A Cayman Islands-based journalist who wrote an article examining the impact of the COVID-19 pandemic on the mental health of teenagers, has won the PAHO/CDB/CBU Award “Celebrating Responsible Coverage of Mental Health and Psychosocial Support During Covid-19”.
Daphne Ewing-Chow was adjudged winner in the print category of the competition, which was open to participants in a virtual training series, ‘Reporting during the Covid-19 pandemic’, hosted by the Pan American Health Organisation (PAHO) and Caribbean Development Bank (CDB), in collaboration with the Caribbean Broadcasting Union (CBU).
Participants were invited to submit television, radio and print entries covering topics explored in the webinars, specifically mental health and psychosocial wellbeing, stigma and discrimination, and domestic violence during the Covid-19 pandemic.
Ms. Ewing-Chow’s winning article, ‘Mental health professionals voice looming concerns for Cayman teens’, earned her a cash prize of US$500 and a certificate. It was the only entry across all three categories that met the criteria of the four-member judging panel.
The report, published on January 26, 2021 on the online news website Loop Cayman, featured the personal experiences of teens in the Cayman Islands who were feeling the psychological impact of Covid-19 lockdown measures. It also provided insight from experts and offered tips for supporting teenagers struggling with mental health challenges.
“Ms. Ewing-Chow incorporated real experiences with a well-balanced mix of quotes from specialists and service providers, data, resources, and tips to highlight mental health concerns and the need for psychosocial support for young people during the pandemic,” said chief judge Denise Shepherd-Johnson, retired Chief of Communications with UNICEF, who assessed the entries along with Britta Baer, PAHO; Lothar Mikulla, CDB, and Enrico Woolford, Director at Capitol News, Guyana.
Ms. Ewing-Chow, a Barbadian who works as content manager at Loop Cayman, said she was ecstatic about winning the award, particularly as she was very passionate about the subject on which she wrote.
“To be recognised for it is especially meaningful to me because it’s saying that I am impacting others, that my passion is impacting others. To be able to win an award from organizations such as the three that were involved, is something that would help to raise the awareness of this issue,” Ewing-Chow said.
The objective of the PAHO/CDB/CBU training series was to provide tools to help communicators practice responsible coverage of the Covid-19 pandemic, using evidence-based information. It also aimed to encourage journalists to provide advice and solutions that can help reduce health risks and save lives in the pandemic, with a focus on mental health, psychosocial wellbeing, and domestic violence.
“It was good to learn about the multifaceted approach to dealing with this issue, not just to raise the issue and to bring out some statistics, but to also say ‘this is what you can do now to address this issue if this is affecting you personally, or if you know somebody who is being affected by this issue’. That, to me, is critical,” Ewing-Chow noted.

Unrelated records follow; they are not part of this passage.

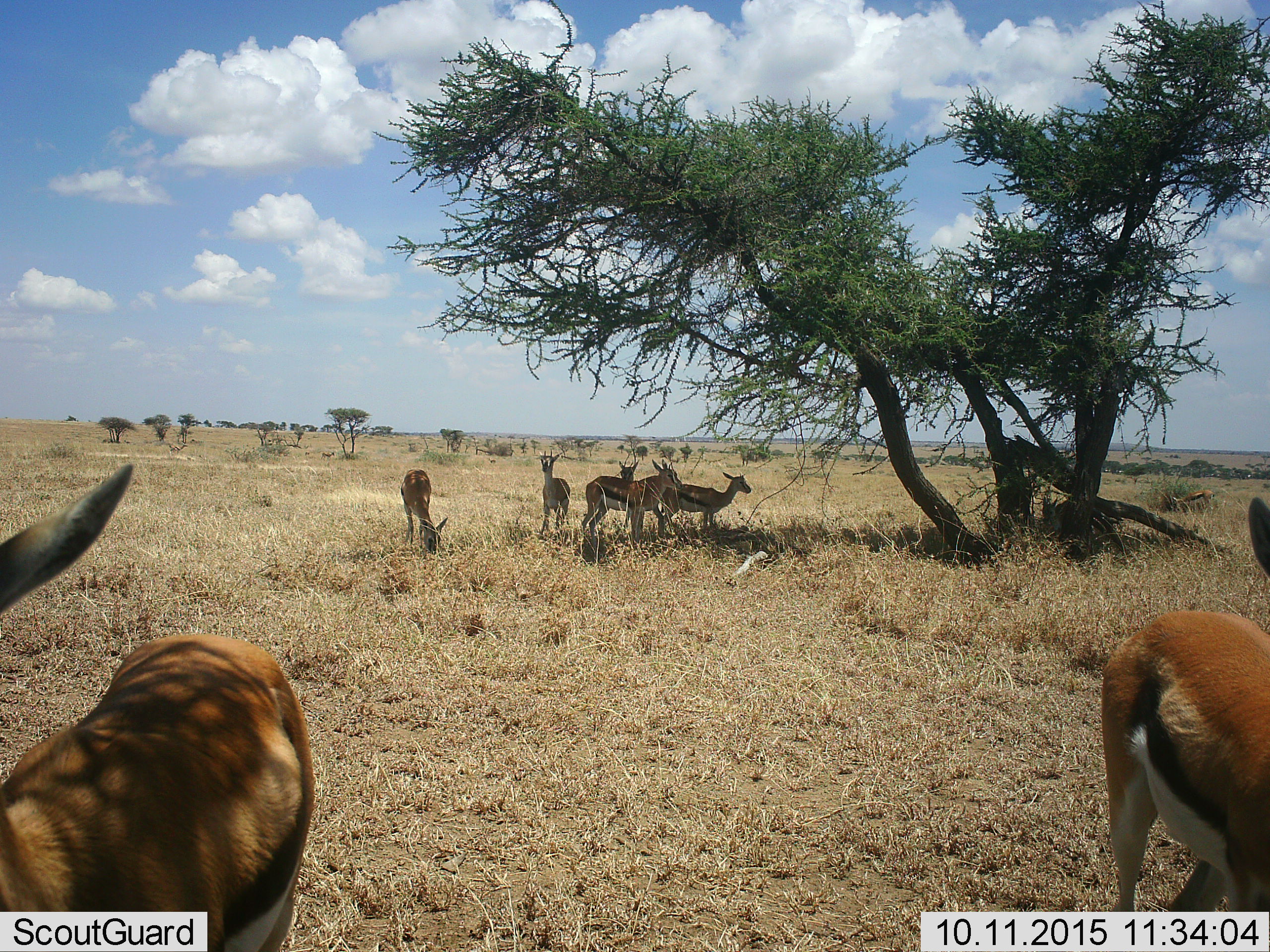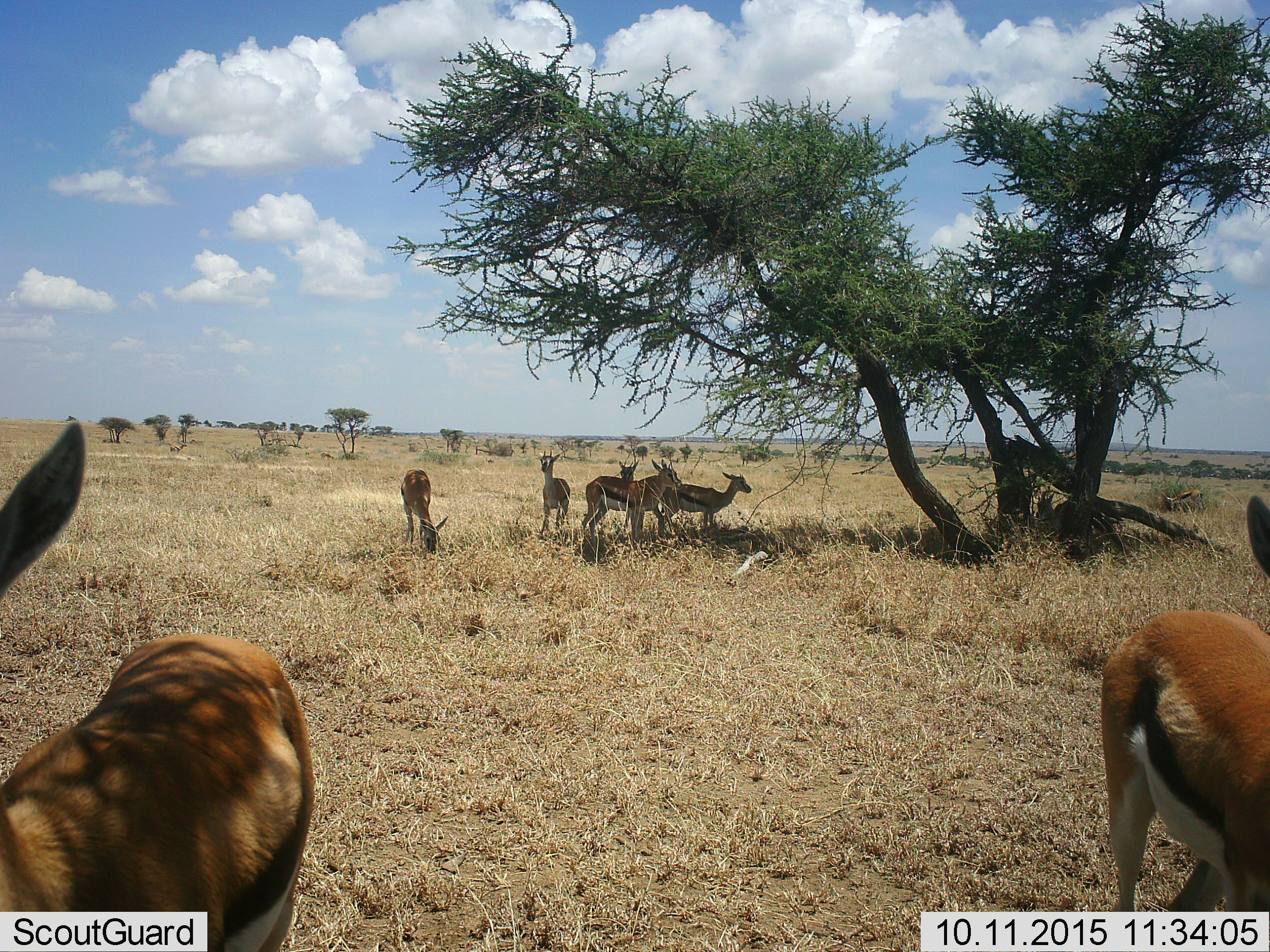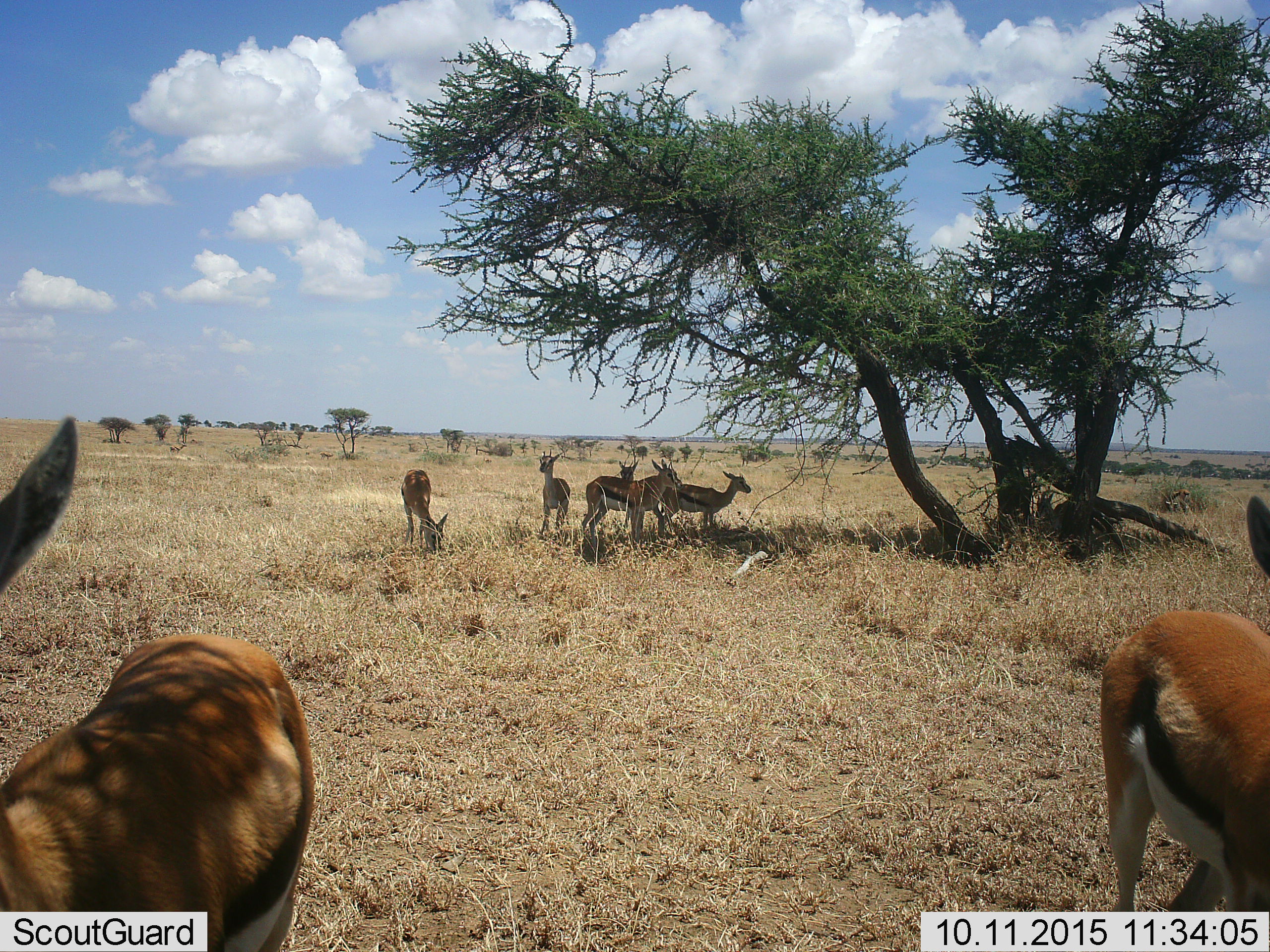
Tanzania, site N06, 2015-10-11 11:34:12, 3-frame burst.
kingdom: Animalia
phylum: Chordata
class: Mammalia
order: Artiodactyla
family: Bovidae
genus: Eudorcas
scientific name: Eudorcas thomsonii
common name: thomson's gazelle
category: gazellethomsons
Gazellethomsons (thomson's gazelle) (Eudorcas thomsonii), count 9. Behavior (volunteer vote fractions): standing 90%, resting 20%, moving 20%, interacting 10%. Young present (vote fraction): 20%. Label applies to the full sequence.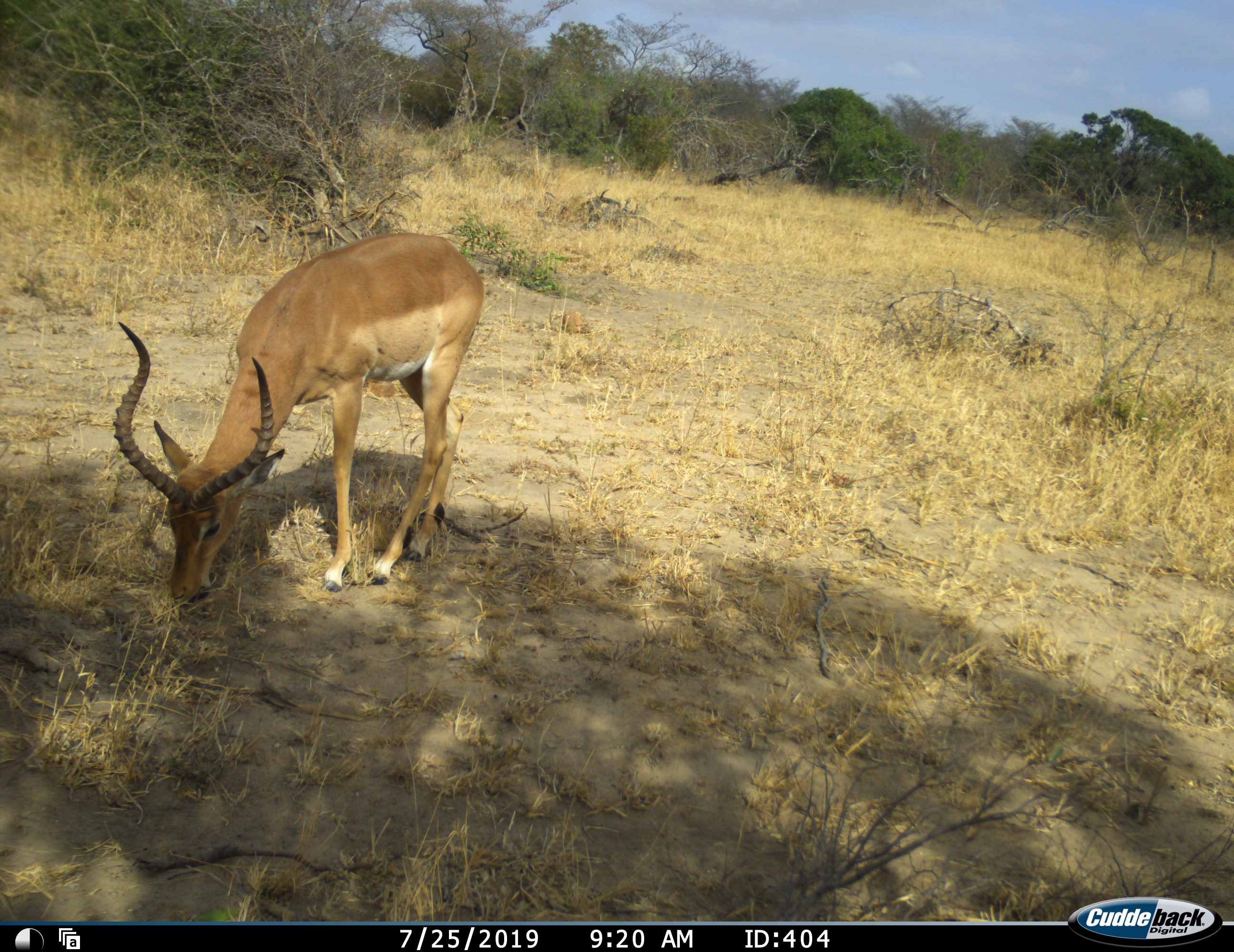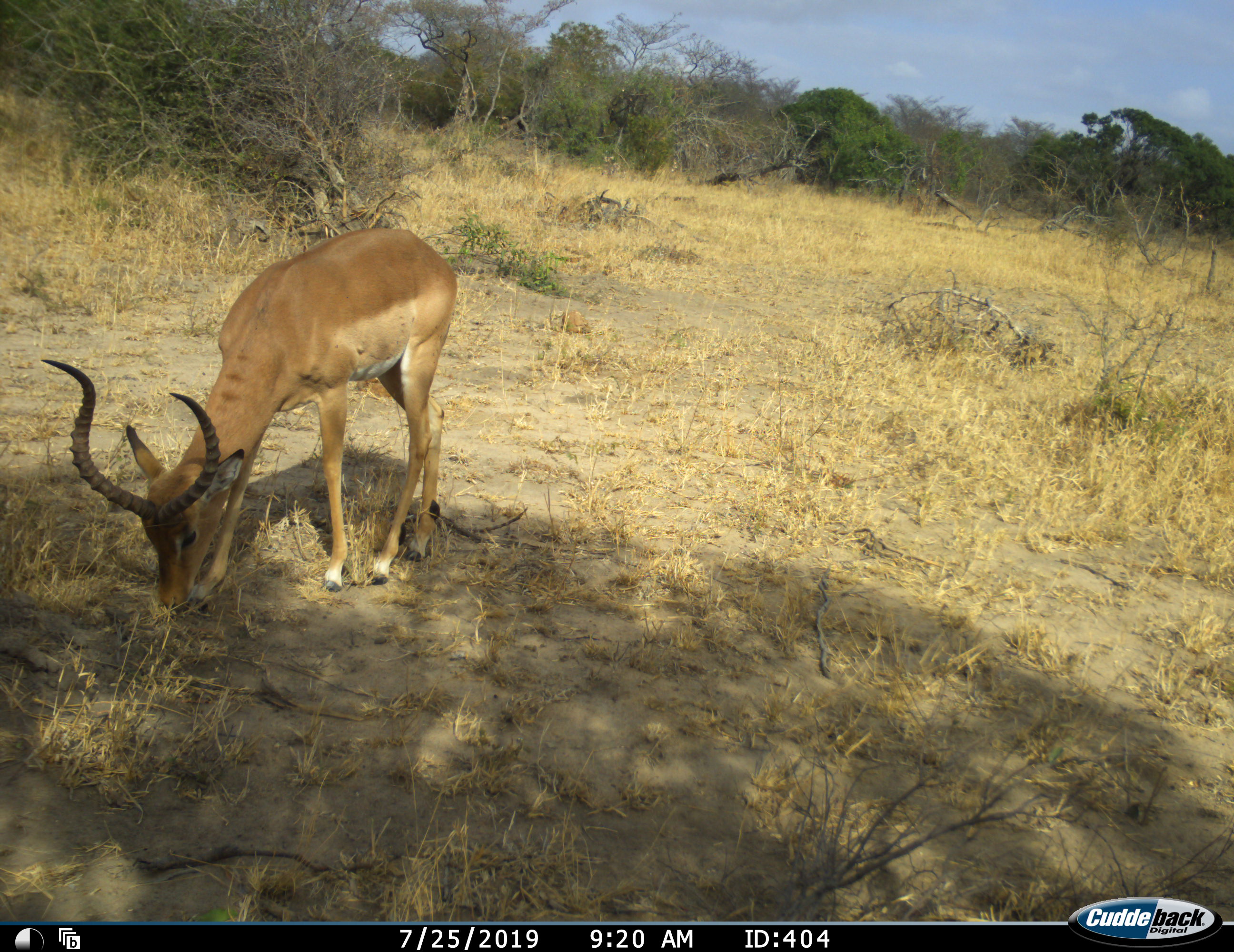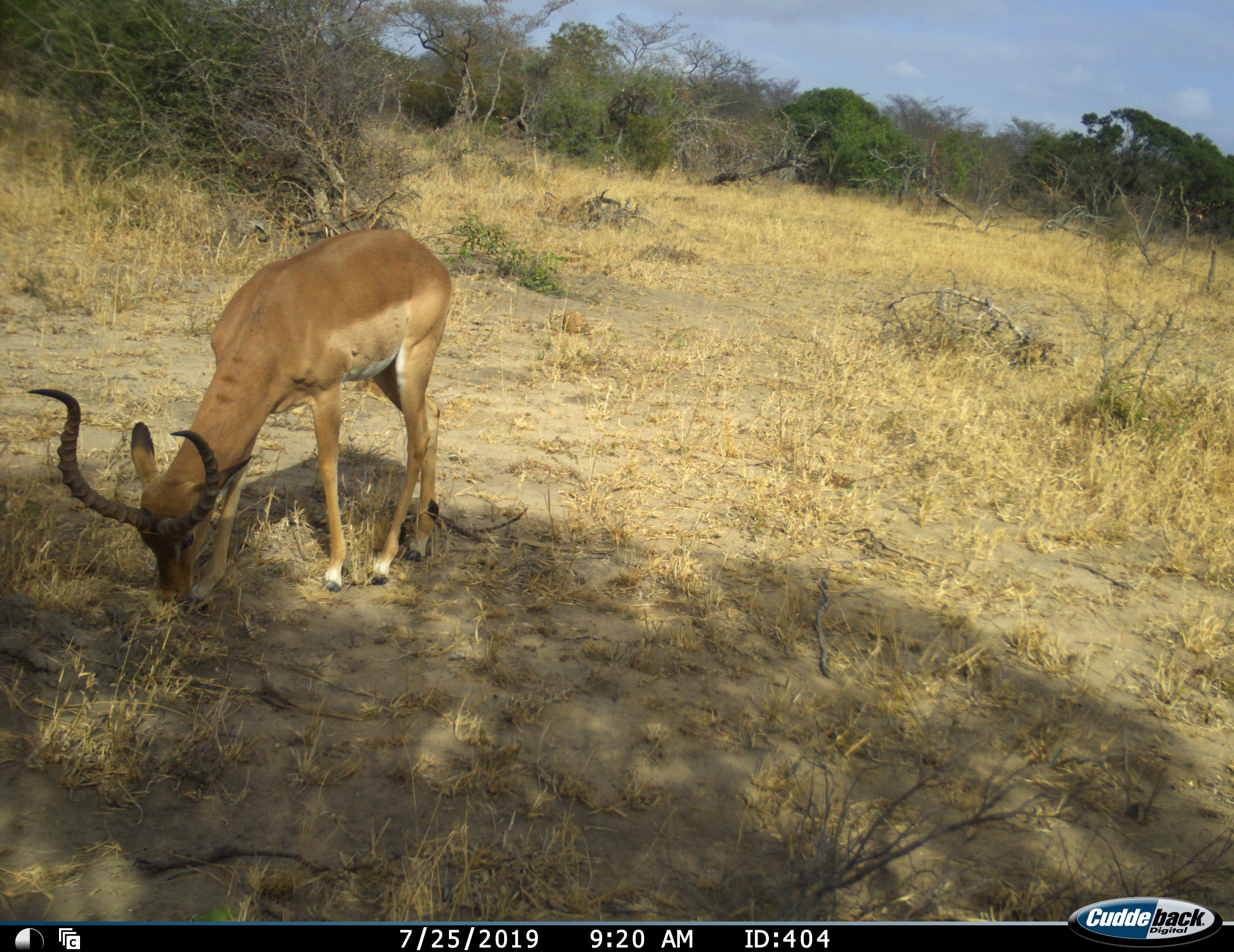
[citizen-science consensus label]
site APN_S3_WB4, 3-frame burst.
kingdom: Animalia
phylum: Chordata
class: Mammalia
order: Artiodactyla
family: Bovidae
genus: Aepyceros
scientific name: Aepyceros melampus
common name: impala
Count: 1.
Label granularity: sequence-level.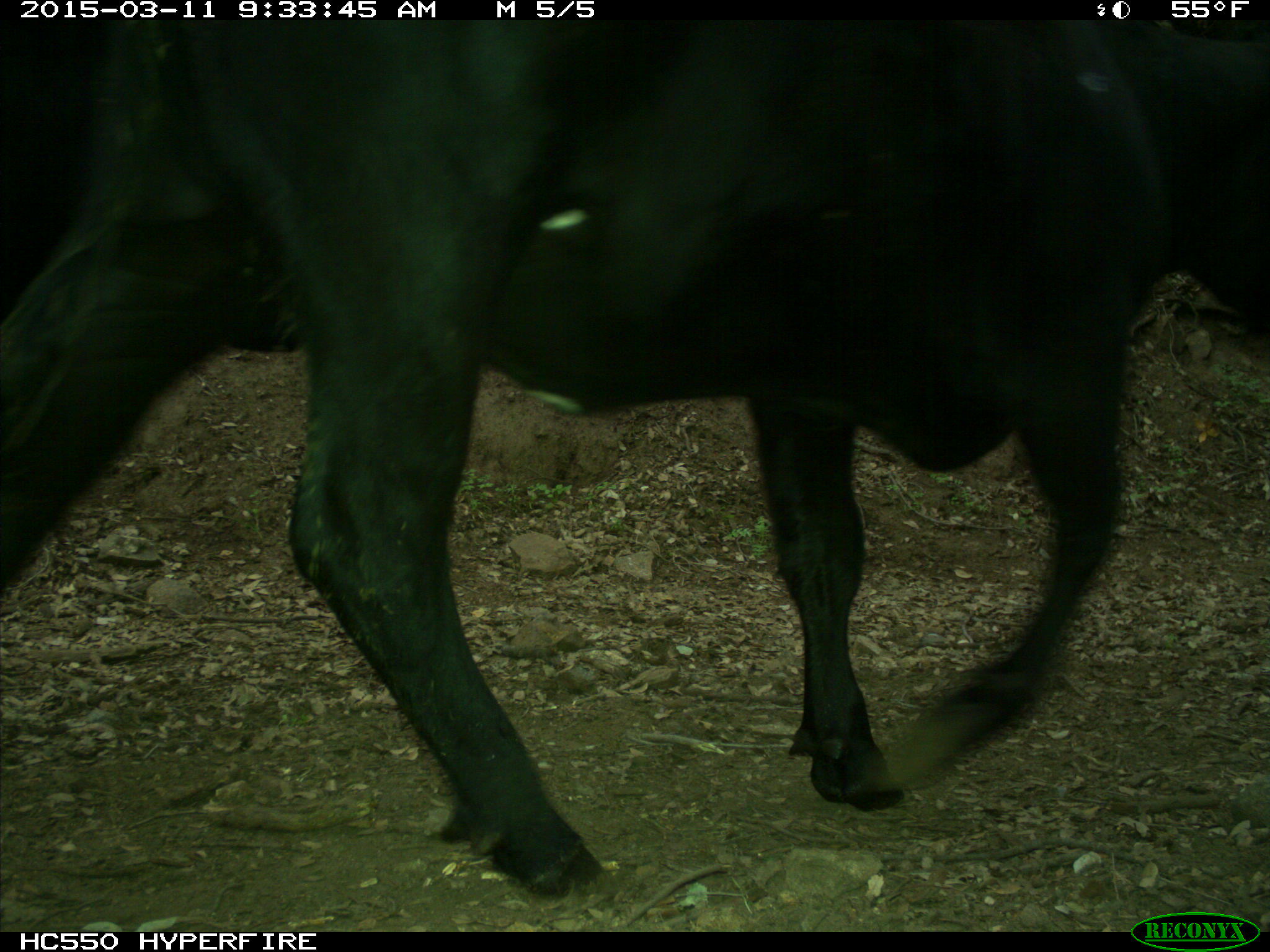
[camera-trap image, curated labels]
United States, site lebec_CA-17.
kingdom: Animalia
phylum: Chordata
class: Mammalia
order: Artiodactyla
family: Bovidae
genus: Bos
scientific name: Bos taurus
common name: domestic cow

Congratulating the journalist on her award, Elisa Prieto, Advisor, Non-Communicable Diseases and Mental Health at PAHO, said the organization thanked all participants and hoped to continue offering journalists the tools to report on issues responsibly. “We really hope that the engagement we had last year is the start of stronger relationships and a stronger partnership with media, where we really look at solutions journalism – the idea of working with journalists who really deliver the solutions and information that help people make better and more informed decisions,” Prieto said.
Deidre Clarendon, Chief, Social Sector Division, CDB congratulated Ewing-Chow on a compelling piece that gave voice and visibility to the impact of the pandemic on youth and their mental health, as well as pertinent information on available mental health support services. “There can be no resilient countries without resilient people; this work underscores the importance of responsible reporting, particularly in challenging times and the role of our Caribbean journalists in these efforts,” Clarendon highlighted.
More than 300 journalists and health communicators from across the Caribbean participated in the training series.